WHAT THIS EXERCISE ASKS:
1. In the Easter stories post, start at the words "So, zombies are" and stop after "and all that?". Write that part out again, replacing "trends" with "fads".
2. Continue the Easter stories post from where it stops.

SELECTED PASSAGE:
■ ■ ■ ■ ■
Sunday, April 20, 2014

Idea Garage Sale: General Thoughts for Spring

So, zombies are a thing lately (I don't know why; it never has made sense to me, but trends don't have to). Where's the zombie Easter story? It's a natural, isn't it - the dead rising and all that?

And why is Easter not more of a story holiday, anyhow? Easter stories don't have nearly the cultural footprint that Christmas ones do; and yet they're similar in a lot of ways. Both are about renewal - the return of the sun at solstice, the coming of spring. Both support huge commercial industries and amazingly tacky, color-coordinated decor, though Easter isn't quite as relentlessly consumerist. (Yet.) Both are Christian holy days onto which are grafted semi-pagan pop cultural icons. Both are huge days for church attendance by people who don't normally go. Both have parallels in other religions. Both are part of the one big overarching holy story, about the cycle of life and death.

The plot has a lot of relevance even when you strip out the Christian symbolism, and it's all very dramatic. Christmas is the beginning, Good Friday is the climax, and Easter is the happy ending.

Beginnings are easy. We all have dozens of beginnings in our file cabinets. Beginnings don't take you anywhere if you don't press on. We need the climax. We want our happy endings.
■ ■ ■ ■ ■
GIVEN ENTRIES:
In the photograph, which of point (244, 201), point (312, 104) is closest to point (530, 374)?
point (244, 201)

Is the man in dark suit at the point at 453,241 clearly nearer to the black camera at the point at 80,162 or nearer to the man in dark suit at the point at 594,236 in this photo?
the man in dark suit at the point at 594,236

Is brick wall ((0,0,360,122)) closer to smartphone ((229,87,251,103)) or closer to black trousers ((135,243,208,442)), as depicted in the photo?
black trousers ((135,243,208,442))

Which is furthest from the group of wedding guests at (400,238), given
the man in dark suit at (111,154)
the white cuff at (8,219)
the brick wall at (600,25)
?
■ ■ ■ ■ ■
ANSWERS TO THE EXERCISES:
1.
So, zombies are a thing lately (I don't know why; it never has made sense to me, but fads don't have to). Where's the zombie Easter story? It's a natural, isn't it - the dead rising and all that?

2.
So where are the stories in which Easter/spring are explicitly tied to, say recovery from grief or catastrophe? Ordinary poor couples with ordinary babies are routinely made to stand in for the holy family in Christmas stories (especially on TV). If we re-enact the birth constantly, why do we not re-enact the death and resurrection? People don't literally come back from the dead, but - people come back from the brink of death, and from symbolic deaths; people work through the stages of grief and come out of mourning; relationships and careers and nations die and are reborn, transformed, every day.

Where's the divorce Easter story?

Where's the attempted suicide returning to the land of the living, slow agonizing step by slow agonizing step, into a hard-won happiness as fragile as an egg or a flower?

Where's the transplant patient coming to terms with the fact that if someone else, someone at least as worthy and loved, had not died, he would not be living to be wheeled into church on Easter morning?

What happens to all those poor TV babies born when their parents get stranded in December - are they well-fed and cared-for in April? Do they grow up groaning under and rebelling against the symbolic weight of their births?

What about the arc of poor Judas, who chose the villain's path, repented, despaired, and didn't stick things out till the happy ending? It has always seemed to me that if we don't parse out Judas's arc, we miss the part most relevant to most people's daily lives.

Christmas is meaningless without Good Friday. Good Friday, without Easter, is too bitter to bear. And the only way to get to Easter is to grit your teeth and get through Good Friday.